**Tarefa proposta A:** Por favor, reúna todas as linhas da listagem que contêm a palavra "physical", levando em conta maiúsculas e minúsculas.

Recentemente dei uma entrevista ao colega Pedro Fernando Avalone Athayde que foi publicada na edição de abril do boletim Politizando, do Núcleo de Estudos e Pesquisas em Política Social - NEPPOS/UnB. O tema envolveu as políticas urbanas e os custos sociais dos megaeventos.
Aproveito então este post para dar divulgação ao conteúdo da entrevista, que segue reproduzida abaixo.
Politizando - Em artigo de 2012, O bloco olímpico: Estado, organização esportiva e mercado na configuração da agenda Rio 2016, você identifica uma firme atuação do governo Lula no financiamento e investimento de infraestrutura para preparação do país como sede dos megaeventos esportivos. Além disso, você afirma que há um empenho daquele governo no incremento de programas e ações de manejo social do risco. O que isso significa?
Sim, a partir do final do primeiro mandato do governo Lula e início do segundo, 2006-2007, com a melhora das contas externas do país, houve uma flexibilização das políticas macroeconômicas, inclusive da política fiscal, o que possibilitou maiores investimentos por parte do Estado. O tema do crescimento ganhou importância na agenda de governo e a ampliação da infraestrutura existente no país tornou -se essencial para um novo arranjo político-econômico.
É neste cenário que se inscreve o apoio do governo federal à candidatura e à realização dos megaeventos esportivos, parte de um projeto que, ao mesmo tempo prometia estimular o crescimento interno e reformular a imagem externa brasileira, catalisando obras e investimentos.

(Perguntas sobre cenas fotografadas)
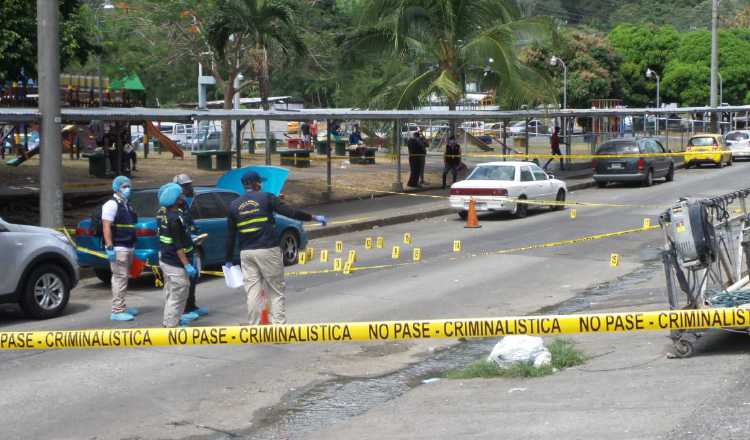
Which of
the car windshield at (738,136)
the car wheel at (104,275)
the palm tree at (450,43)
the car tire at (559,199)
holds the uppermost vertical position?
the palm tree at (450,43)

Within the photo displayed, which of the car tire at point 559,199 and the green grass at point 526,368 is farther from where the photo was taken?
the car tire at point 559,199

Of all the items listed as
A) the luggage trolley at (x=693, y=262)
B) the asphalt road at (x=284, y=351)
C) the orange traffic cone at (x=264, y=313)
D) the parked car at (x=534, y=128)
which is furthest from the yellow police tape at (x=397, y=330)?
the parked car at (x=534, y=128)

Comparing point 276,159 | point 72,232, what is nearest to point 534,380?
point 72,232

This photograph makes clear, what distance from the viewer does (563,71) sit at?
7462 centimetres

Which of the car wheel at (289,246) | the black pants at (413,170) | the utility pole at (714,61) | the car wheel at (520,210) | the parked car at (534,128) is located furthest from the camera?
the parked car at (534,128)

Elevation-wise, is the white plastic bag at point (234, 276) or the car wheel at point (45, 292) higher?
the white plastic bag at point (234, 276)

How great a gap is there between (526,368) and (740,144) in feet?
133

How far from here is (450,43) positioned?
34500 millimetres

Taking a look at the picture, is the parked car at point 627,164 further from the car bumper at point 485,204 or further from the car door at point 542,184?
the car bumper at point 485,204

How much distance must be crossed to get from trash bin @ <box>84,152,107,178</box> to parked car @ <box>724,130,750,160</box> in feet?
95.7

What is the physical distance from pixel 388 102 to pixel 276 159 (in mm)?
6413

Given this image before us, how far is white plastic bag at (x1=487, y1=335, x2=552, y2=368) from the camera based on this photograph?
30.2ft

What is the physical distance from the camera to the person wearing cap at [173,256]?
11156 millimetres

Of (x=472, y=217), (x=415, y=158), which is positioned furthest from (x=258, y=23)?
(x=472, y=217)
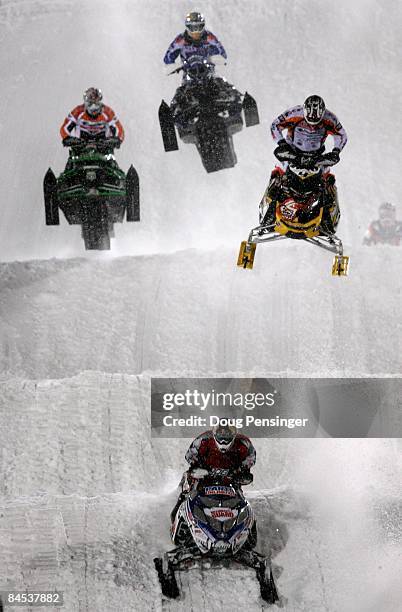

**Tarefa proposta B:** Reproduza fielmente o trecho do texto sobre megaeventos, começando em "Aproveito então este" e seguindo até "que isso significa?".

**Resposta correta A:**
What is the physical distance from pixel 388 102 to pixel 276 159 (in mm)?
What is the physical distance from the camera to the person wearing cap at [173,256]?

**Resposta correta B:**
Aproveito então este post para dar divulgação ao conteúdo da entrevista, que segue reproduzida abaixo.
Politizando - Em artigo de 2012, O bloco olímpico: Estado, organização esportiva e mercado na configuração da agenda Rio 2016, você identifica uma firme atuação do governo Lula no financiamento e investimento de infraestrutura para preparação do país como sede dos megaeventos esportivos. Além disso, você afirma que há um empenho daquele governo no incremento de programas e ações de manejo social do risco. O que isso significa?